You may ask why I had fell for her at all. I was young and I was fatally attracted to her. I could even go so far as to say that I found her spirit towards life very refreshing. She always wanted to experience "new" things. Of course, I did not realize that I would become "old" to her in due time.
But when she started drifting away from me, I felt cheated. I felt like I owned her and it was her duty to be with me - That she was mine. What I did not realize was that she was an independent individual with a set of dreams and aspirations of her own, from life. And that these could be incompatible with my own.
It is like I wanted to buy a house and she wanted to buy a ship. There is no middle ground.
That is what happens when you commit to a person when you are young - you do not know what you want from life and by the time you know, the person you have committed to does not want that 'very' thing. Tragic, but true!
It was wrong of me to put the entire blame on Simmy. I had no way to share her happiness and this is just a sad truth that I could do nothing about. In the same way that she did not find any interest in the things that made me happy.

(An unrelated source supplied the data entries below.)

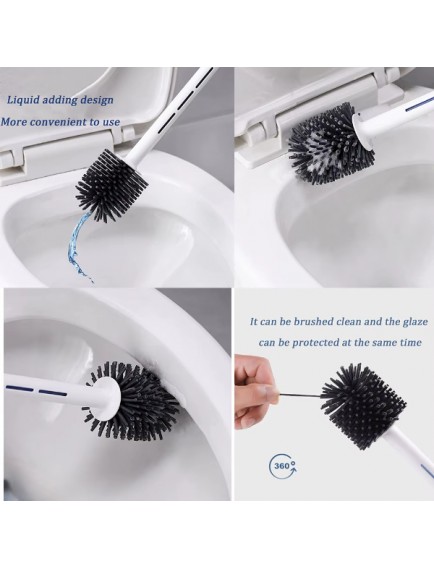 Liquid adding design
More convenient to use

It can be brushed clean and the glaze
can be protected at the same time

360°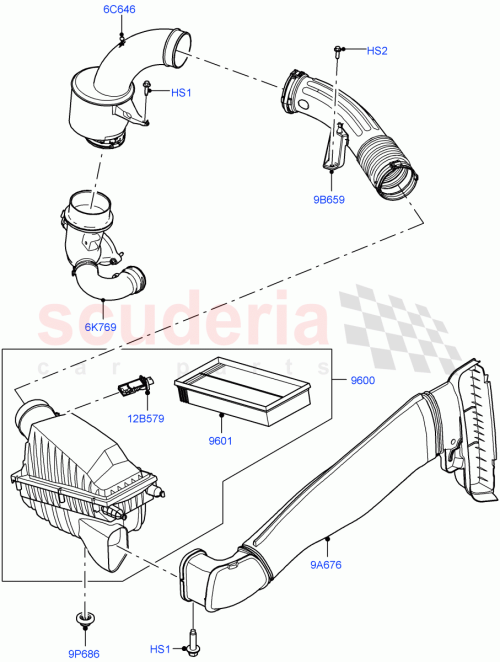 6C646
HS2
HS1
9B659
6K769
scuderia
car parts
9600
12B579
9601
9A676
9P686
HS1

The only person responsible for my life going haywire after Simmy left is 'ME.'
I should have been adult enough to not let a girl affect my entire life. Shit happens! Her loss! - should have been my response. Instead, I chose the path of self-pity. I assigned all my failures to her and did nothing to reverse the situation other than get-by.
She did not handle the situation in a mature way. But neither did I. What can anyone do - we were immature!
I needed a wake-up call and I got that in the form of Manvi. With her, I share a different kind of bond. We can make each other happy. We both do things we love with our career. But, we both put family above career. She is the love of my life and she is part of my life in a way that enriches and brightens it. We compliment each other perfectly. Every joy is greater and every sorrow is deeper with her. She is my life-partner and my soul-mate.
Marrying Simmy, going thorough a life-altering and heart-breaking divorce was totally worth it because it allowed me to meet her. My happiness.